*Records supplied*
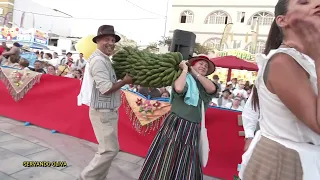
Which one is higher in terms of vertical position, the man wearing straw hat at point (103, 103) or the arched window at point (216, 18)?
the arched window at point (216, 18)

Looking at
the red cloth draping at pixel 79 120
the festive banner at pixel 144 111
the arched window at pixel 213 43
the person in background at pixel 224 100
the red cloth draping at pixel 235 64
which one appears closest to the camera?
the red cloth draping at pixel 79 120

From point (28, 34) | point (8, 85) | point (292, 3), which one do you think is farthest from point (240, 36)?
point (292, 3)

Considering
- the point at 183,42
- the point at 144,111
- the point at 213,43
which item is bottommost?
the point at 144,111

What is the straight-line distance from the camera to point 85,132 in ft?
13.7

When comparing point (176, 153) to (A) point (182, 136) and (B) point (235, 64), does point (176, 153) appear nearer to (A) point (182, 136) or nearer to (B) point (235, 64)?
(A) point (182, 136)

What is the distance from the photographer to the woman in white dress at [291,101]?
2.91 ft

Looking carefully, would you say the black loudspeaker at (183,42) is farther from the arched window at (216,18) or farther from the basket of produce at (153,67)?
the arched window at (216,18)

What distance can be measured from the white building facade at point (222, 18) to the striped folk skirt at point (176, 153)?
74.6 ft

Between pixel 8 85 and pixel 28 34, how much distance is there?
1881 centimetres

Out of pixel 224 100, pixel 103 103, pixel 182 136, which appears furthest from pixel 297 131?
pixel 224 100

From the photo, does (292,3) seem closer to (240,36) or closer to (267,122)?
(267,122)

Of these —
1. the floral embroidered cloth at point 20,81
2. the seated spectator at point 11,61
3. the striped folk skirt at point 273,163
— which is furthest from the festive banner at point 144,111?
the seated spectator at point 11,61

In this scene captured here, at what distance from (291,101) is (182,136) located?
1380 mm

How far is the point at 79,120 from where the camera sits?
13.9 feet
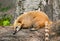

*Task details*
Count the lines in the records above that contain the word "seated", and state only that number.

*Right answer*
2